Assigned task :: Pick every line with "family" from the material below.

Extracted material ::

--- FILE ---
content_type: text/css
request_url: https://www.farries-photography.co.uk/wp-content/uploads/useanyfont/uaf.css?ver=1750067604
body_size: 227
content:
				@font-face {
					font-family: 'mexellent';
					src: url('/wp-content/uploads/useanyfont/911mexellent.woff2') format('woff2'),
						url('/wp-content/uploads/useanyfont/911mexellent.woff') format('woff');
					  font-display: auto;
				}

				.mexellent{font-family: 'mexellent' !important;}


Answer area ::
					font-family: 'mexellent';
				.mexellent{font-family: 'mexellent' !important;}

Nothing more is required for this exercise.